Friday, November 30

St Andrews day

I bet young Gordon’s more than a little hacked-off that Gillian Gibbons isn’t being stripped to the waist and subjected to a public flogging - preferably in front of Sky TV’s cameras. It’s not exactly the Falklands conflict, but could have done the trick and diverted attention away from the Westminster circus. As bad as Khartoum women’s prison probably is, 15 days at Omdurman ain’t the end of the world. It’s rumoured to be a squalid, overcrowded establishment that’s infested with mosquitoes, and sounds pretty similar to a Torremolinos hotel of my acquaintance.
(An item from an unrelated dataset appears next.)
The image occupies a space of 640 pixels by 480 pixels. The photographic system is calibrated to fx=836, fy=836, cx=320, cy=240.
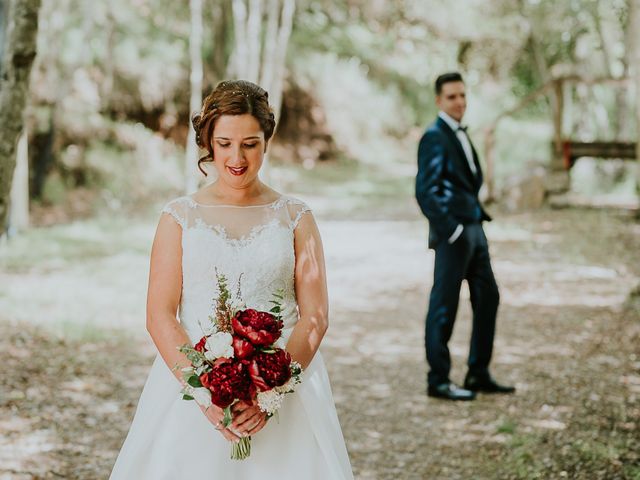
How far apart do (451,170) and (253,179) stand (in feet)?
9.51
She’ll be able to dine out on the story for years; the kids in her class will lap it up. Tabloid journalists are doubtless camped outside her cell, cheque books at the ready.

Back in the real world, near-hurricane gales are forecast for the homestead this weekend. I suspect it’s a combination of North Atlantic weather fronts meeting Rednapp’s wrath, after being forced to let go his dream of succeeding McClaren. Bumps me up another place on the list. Would you Adam & Eve it, the rozzers actually turned up at six in the morning, not realising he was off watching a match in Germany. With the unbelievable news that property prices in Sandbanks are heading south, it’s not really been ’Arry’s week. Who caught the Tottenham match last night? These Aalborg guys are a bit tasty. I’ve actually visited the place; they drink this head-banging form of fire water that helps kill the taste of the raw herring you’re obliged to eat. Which reminds me… as this is St Andrews day, it probably means there's haggis on tonight’s menu.